The first axiom that Lewis wishes us to apply to reading a children’s story is not to be condescending toward such a book. The view of Lewis on this subject doubtless flows from the fact that he himself did not read The Wind in the Willows and E. Nesbit’s Bastable family books until he was in his late twenties (“On Three Ways of Writing for Children” 24), though he was a devotee of fairy stories from childhood. Lewis takes his stand against “the modern view” that accuses adult readers of fairy stories of “arrested development because we have not lost a taste we had in childhood. But surely arrested development consists not in refusing to lose old things but in failing to add new things?” (“On Three Ways of Writing for Children” 25).
In this same essay, Lewis further considers his own growth as a reader:
[I came to] enjoy Tolstoy and Jane Austen and Trollope as well as fairy stories . . . growth; if I had had to lose the fairy tales in order to acquire the novelists, I would not say that I had grown but only that I had changed. . . . I think my growth is just as apparent when I now read the fairy tales as when I read the novelists, for I now enjoy the fairy tales better than I did in childhood (“On Three Ways of Writing for Children” 26).
Elsewhere Lewis wrote that “no book is really worth reading at the age of ten which is not equally (and often far more) worth reading at the age of fifty. . . . The only imaginative works we ought to grow out of are those which it would have been better not to have read at all” (“On Stories” 15).
What these comments suggest is that we should read The Lion, the Witch, and the Wardrobe unapologetically as adult readers. This was my approach for my reader’s guide to the book, in which I combed Lewis’ critical writings for the frameworks that I myself have long used in my teaching of British literature and the literature of the Bible. I was astounded to see the thoroughness with which the usual frameworks applied. Adult readers emphatically do not need to leave their sophisticated literary ways of reading behind when they assimilate The Lion, the Witch, and the Wardrobe.
Secondly, and paradoxically, adult readers of the book need to continue to read the book as a child. The childhood responses and delights should not be suppressed. For this, too, Lewis serves as a guide. Regarding Spenser’s Faerie Queene, Lewis says,
Its primary appeal is to the most naïve and innocent tastes. . . . It demands of us a child’s love of marvels and dread of bogies, a boy’s thirst for adventures. . . . If you have lost or cannot re-arouse these attitudes, all the commentaries, all your scholarship . . . will not avail. The poem is a great palace, but the door into it is so low that you must stoop to go in. (“Edmund Spenser, 1552-99” 132-133)
Lewis added that “it is of course much more than a fairy-tale, but unless we can enjoy it as a fairy-tale first of all, we shall not really care for it” (133).
I am also reminded of Lewis’ chapter entitled “The Reading of the Unliterary” in An Experiment in Criticism.
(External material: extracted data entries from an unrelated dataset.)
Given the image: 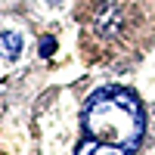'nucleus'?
I'll list each match as a JSON object with an SVG mask.
<instances>
[{"label":"nucleus","mask_w":155,"mask_h":155,"mask_svg":"<svg viewBox=\"0 0 155 155\" xmlns=\"http://www.w3.org/2000/svg\"><path fill=\"white\" fill-rule=\"evenodd\" d=\"M53 50H56V41H53V37H44V44H41V53H44V56H53Z\"/></svg>","instance_id":"7ed1b4c3"},{"label":"nucleus","mask_w":155,"mask_h":155,"mask_svg":"<svg viewBox=\"0 0 155 155\" xmlns=\"http://www.w3.org/2000/svg\"><path fill=\"white\" fill-rule=\"evenodd\" d=\"M81 127L84 137L74 155H137L146 118L137 93L124 87H102L87 99Z\"/></svg>","instance_id":"f257e3e1"},{"label":"nucleus","mask_w":155,"mask_h":155,"mask_svg":"<svg viewBox=\"0 0 155 155\" xmlns=\"http://www.w3.org/2000/svg\"><path fill=\"white\" fill-rule=\"evenodd\" d=\"M0 53H3V59H19V53H22V37L12 34V31H3V34H0Z\"/></svg>","instance_id":"f03ea898"}]
</instances>
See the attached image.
At the end of the chapter, Lewis writes,
Let us be quite clear that the unliterary are unliterary not because they enjoy stories in these ways, but because they enjoy them in no other. Not what they have but what they lack cuts them off from the fullness of literary experience. These things ought they to have done and not left others undone. For all these enjoyments are shared by good readers reading good books. (38)
To apply this to the adult reading of The Lion, the Witch, and the Wardrobe, we should read the book with a child’s imagination as well as an adult’s understanding and literary sophistication. At the end of his classic essay on Hamlet, Lewis writes,
I am trying to recall attention from the things an intellectual adult notices to the things a child or a peasant notices. . . . In a sense I have kept my promise of bestowing all my childishness upon you. A child is always thinking about those details in a story which a grown-up regards as indifferent. . . . I claim that only those adults who have retained, with whatever additions and enrichments, their first childish response to poetry unimpaired, can be said to have grown up at all. Mere change is not growth. (“Hamlet: The Prince or the Poem?” 104-105)
Leland Ryken is the Clyde S. Kilby Professor of English at Wheaton College, Illinois. This paper was presented at the C. S. Lewis Foundation’s triennial Summer Institute, Oxbridge, in the summer of 2005.